Biden is expected to announce his running mate in the coming days, with the Democratic National Convention set to begin a week from today.

The former vice president has repeatedly told reporters that he plans to choose a woman to be his running mate. He’s also said that he’s vetting four Black women for the role, and those close to the campaign say the list includes Sen. Kamala D. Harris (D-Calif.); former national security adviser Susan E. Rice; and Reps. Karen Bass (D-Calif.) and Val Demings (D-Fla.). Sen. Tammy Duckworth (D-Ill.) also confirmed last month that she’s been vetted.

Others believed to be in contention are Sen. Elizabeth Warren (D-Mass.), who has become an informal economic policy adviser to Biden in recent months, and Michigan Gov. Gretchen Whitmer.

Biden, the presumptive Democratic presidential nominee, initially said he’d select his running mate by Aug. 1. Then, late last month, he told reporters that he intended to make up his mind by the end of the first week of August.

Making the announcement just a few days before the convention would allow Biden to build buzz for the party’s quadrennial meeting, with less time for the Trump campaign to define the vice presidential choice in negative terms. The running mate is slated to get a major speaking slot at the convention.

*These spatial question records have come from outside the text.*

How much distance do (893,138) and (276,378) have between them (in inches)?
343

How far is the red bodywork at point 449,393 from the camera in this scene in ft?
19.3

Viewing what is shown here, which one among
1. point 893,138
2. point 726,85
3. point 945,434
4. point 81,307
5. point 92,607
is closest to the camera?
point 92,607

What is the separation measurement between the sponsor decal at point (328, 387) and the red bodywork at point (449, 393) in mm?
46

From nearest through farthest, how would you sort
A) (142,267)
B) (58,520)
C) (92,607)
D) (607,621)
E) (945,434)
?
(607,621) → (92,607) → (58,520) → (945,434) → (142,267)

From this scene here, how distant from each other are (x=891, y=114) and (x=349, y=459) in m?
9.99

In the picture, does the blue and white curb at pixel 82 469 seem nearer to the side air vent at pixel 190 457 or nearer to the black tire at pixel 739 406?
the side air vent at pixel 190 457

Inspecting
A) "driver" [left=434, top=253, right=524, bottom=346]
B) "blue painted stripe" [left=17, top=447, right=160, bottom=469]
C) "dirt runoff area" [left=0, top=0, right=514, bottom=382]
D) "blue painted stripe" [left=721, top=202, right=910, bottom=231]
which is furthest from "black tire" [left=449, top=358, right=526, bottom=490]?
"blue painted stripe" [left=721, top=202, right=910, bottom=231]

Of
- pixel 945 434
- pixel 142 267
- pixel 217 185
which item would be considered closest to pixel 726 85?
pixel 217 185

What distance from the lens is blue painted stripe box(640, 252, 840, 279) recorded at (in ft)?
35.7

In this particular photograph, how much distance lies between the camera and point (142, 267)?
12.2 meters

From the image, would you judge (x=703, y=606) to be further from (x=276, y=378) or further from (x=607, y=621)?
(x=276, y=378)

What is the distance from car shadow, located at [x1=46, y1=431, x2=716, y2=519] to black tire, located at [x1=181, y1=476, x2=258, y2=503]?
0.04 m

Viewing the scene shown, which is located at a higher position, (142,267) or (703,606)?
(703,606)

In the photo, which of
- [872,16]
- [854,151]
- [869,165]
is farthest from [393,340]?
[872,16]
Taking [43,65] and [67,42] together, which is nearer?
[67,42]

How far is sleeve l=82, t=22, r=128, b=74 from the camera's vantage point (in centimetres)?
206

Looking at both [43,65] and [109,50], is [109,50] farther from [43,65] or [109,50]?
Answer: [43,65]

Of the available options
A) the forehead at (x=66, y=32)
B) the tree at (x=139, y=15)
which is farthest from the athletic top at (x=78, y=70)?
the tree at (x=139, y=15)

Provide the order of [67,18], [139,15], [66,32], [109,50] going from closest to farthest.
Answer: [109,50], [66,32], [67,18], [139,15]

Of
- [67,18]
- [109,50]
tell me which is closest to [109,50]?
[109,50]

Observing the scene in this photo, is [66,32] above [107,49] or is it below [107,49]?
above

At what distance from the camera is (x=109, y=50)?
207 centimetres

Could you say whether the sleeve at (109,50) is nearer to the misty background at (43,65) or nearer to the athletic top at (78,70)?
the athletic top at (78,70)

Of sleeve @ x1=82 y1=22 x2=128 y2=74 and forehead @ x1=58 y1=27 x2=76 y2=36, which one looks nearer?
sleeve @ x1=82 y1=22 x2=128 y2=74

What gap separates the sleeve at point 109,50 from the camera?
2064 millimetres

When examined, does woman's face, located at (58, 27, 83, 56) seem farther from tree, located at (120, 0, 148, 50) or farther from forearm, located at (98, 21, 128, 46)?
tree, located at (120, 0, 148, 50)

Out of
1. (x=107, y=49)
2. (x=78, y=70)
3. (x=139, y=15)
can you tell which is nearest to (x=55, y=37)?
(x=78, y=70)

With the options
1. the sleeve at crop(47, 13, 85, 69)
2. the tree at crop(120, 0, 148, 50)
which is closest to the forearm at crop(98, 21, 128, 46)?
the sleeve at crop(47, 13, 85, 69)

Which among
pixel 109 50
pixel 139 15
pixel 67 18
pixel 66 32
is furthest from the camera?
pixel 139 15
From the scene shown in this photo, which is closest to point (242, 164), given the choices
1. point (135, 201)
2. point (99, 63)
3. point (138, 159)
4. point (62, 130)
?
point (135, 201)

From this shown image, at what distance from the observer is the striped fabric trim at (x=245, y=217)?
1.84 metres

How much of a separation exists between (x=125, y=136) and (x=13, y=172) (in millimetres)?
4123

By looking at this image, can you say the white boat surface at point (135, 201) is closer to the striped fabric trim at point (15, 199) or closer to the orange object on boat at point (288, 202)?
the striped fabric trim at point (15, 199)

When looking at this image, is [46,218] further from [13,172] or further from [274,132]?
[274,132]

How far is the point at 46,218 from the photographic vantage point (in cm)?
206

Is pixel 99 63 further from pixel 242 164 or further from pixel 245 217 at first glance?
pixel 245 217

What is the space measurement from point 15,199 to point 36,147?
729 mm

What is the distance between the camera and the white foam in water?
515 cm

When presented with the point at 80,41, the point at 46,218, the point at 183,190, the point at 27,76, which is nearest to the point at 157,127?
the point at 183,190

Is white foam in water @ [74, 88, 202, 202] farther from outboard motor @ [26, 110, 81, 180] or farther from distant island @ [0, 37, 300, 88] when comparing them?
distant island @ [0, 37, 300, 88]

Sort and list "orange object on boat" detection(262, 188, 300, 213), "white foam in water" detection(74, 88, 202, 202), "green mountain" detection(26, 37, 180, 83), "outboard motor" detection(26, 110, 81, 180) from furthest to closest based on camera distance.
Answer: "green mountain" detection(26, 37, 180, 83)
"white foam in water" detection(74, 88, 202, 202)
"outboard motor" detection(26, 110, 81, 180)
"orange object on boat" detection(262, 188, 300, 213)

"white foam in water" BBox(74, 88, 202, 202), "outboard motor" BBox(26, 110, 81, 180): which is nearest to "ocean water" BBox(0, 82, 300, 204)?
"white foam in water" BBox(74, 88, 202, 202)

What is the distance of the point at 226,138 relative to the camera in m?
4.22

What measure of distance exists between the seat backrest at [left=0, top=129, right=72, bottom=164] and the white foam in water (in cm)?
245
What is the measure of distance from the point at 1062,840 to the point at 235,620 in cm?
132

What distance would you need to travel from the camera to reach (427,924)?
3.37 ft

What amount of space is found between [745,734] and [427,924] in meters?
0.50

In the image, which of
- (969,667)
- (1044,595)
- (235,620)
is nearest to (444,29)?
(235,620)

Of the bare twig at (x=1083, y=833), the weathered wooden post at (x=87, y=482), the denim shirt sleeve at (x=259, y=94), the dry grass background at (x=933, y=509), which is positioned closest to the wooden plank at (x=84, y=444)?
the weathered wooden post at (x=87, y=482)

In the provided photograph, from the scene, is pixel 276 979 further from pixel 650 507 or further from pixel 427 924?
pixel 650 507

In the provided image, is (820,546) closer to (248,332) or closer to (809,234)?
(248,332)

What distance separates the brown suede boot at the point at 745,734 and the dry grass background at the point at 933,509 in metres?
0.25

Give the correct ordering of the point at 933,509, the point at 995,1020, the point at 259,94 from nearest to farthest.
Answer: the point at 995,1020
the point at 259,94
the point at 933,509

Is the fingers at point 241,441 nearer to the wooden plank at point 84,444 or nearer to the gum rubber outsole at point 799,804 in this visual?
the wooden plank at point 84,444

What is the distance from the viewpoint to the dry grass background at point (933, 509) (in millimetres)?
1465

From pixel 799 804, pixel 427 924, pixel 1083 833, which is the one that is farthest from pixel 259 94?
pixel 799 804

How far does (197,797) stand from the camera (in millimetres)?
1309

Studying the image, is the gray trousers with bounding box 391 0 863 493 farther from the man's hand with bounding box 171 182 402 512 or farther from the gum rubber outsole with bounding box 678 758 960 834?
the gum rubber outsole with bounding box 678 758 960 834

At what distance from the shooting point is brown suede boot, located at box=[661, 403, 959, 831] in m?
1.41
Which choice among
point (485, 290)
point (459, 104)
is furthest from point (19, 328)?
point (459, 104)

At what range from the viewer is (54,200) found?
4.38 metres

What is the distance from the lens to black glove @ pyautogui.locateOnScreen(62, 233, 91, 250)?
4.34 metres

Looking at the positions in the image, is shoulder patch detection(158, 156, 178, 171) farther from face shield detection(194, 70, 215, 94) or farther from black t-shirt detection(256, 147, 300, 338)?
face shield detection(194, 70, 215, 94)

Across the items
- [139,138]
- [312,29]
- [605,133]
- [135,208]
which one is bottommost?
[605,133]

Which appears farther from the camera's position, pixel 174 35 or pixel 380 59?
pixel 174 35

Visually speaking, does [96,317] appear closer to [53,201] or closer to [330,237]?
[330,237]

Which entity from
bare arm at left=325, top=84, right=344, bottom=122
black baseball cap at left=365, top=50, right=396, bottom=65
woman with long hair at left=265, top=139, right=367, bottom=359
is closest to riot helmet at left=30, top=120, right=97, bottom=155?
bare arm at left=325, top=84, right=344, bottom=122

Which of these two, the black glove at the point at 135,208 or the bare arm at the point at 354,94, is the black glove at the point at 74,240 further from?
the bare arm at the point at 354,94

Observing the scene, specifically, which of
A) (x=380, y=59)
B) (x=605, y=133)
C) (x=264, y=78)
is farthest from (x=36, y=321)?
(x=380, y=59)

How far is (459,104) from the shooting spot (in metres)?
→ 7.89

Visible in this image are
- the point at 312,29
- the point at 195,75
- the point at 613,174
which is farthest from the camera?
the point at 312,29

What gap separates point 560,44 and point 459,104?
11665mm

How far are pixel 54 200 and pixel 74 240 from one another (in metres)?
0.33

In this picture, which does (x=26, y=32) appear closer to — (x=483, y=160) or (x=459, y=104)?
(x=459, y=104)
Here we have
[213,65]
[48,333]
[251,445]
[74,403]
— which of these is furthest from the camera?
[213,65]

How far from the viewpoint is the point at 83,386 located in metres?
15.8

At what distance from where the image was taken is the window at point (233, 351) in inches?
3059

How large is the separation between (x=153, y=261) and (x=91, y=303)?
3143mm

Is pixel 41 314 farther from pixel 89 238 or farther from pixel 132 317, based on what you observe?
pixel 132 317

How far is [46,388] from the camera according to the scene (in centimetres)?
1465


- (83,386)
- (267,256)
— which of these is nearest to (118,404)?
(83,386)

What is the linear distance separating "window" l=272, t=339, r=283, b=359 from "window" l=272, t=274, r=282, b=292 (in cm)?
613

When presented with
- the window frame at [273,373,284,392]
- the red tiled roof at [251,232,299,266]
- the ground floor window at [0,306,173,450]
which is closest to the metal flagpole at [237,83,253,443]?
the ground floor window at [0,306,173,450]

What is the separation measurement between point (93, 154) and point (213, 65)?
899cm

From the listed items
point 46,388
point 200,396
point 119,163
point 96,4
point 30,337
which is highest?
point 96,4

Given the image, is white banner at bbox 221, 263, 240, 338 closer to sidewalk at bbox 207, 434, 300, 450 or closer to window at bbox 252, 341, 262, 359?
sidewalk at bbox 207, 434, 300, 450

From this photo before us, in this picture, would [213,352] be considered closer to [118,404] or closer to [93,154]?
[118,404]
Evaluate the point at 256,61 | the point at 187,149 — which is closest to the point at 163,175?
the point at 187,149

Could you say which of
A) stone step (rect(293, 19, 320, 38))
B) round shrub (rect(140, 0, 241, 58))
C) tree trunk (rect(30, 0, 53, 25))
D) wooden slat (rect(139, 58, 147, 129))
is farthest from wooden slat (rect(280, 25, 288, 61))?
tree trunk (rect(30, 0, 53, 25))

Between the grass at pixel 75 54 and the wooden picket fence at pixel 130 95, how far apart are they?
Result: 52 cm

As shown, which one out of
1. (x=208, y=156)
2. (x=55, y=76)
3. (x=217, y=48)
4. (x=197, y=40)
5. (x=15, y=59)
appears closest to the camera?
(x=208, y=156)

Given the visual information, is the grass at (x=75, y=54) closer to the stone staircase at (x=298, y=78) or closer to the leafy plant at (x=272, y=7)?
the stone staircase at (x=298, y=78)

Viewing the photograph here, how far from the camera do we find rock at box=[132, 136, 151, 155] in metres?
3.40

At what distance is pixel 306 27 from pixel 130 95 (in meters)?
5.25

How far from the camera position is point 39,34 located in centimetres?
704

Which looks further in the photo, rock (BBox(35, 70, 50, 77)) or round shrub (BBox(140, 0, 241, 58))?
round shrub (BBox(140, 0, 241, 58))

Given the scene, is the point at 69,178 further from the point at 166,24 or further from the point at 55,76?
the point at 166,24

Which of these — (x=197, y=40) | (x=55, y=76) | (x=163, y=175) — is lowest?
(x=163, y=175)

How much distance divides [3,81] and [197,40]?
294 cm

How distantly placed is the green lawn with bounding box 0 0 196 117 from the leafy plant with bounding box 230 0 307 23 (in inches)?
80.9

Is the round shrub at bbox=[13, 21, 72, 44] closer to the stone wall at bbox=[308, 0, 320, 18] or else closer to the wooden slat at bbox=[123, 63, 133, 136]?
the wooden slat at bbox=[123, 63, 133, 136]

By Felicia Sonmez and Annie Linskey
August 10, 2020 at 9:53 AM EDT

Top Republican super PAC to spend additional $45 million on 2020 ads, ‘ballot chase’ program

The largest Republican super PAC focused on House races announced Monday that it will spend an additional $45 million this fall, including $6 million on a “ballot chase” program as an increasing number of Americans vote by mail during the coronavirus pandemic. That new spending is on top of the $43 million in ads the super PAC reserved earlier this year.

“The investments we’re making today are a second down payment in key races where we can make a real difference in the battle for the House,” Dan Conston, president of the Congressional Leadership Fund, said in a statement. “The hard work CLF put in from the outset has allowed us to keep Democrats where we want them: on defense. This reserve positions us well for the fall battle and it won’t be our last.”

The group, which has close ties to GOP leaders including House Minority Leader Kevin McCarthy (Calif.), is targeting races in 21 states with its latest buy. The ads will run on broadcast, cable and digital platforms. The super PAC is pursuing its ballot chase program even though Trump and other top Republicans have attacked voting by mail, claiming without evidence that it will lead to widespread fraud.

Democrats currently control 232 seats in the House, while Republicans control 198. There is one libertarian member, Rep. Justin Amash (Mich.), and four seats are vacant.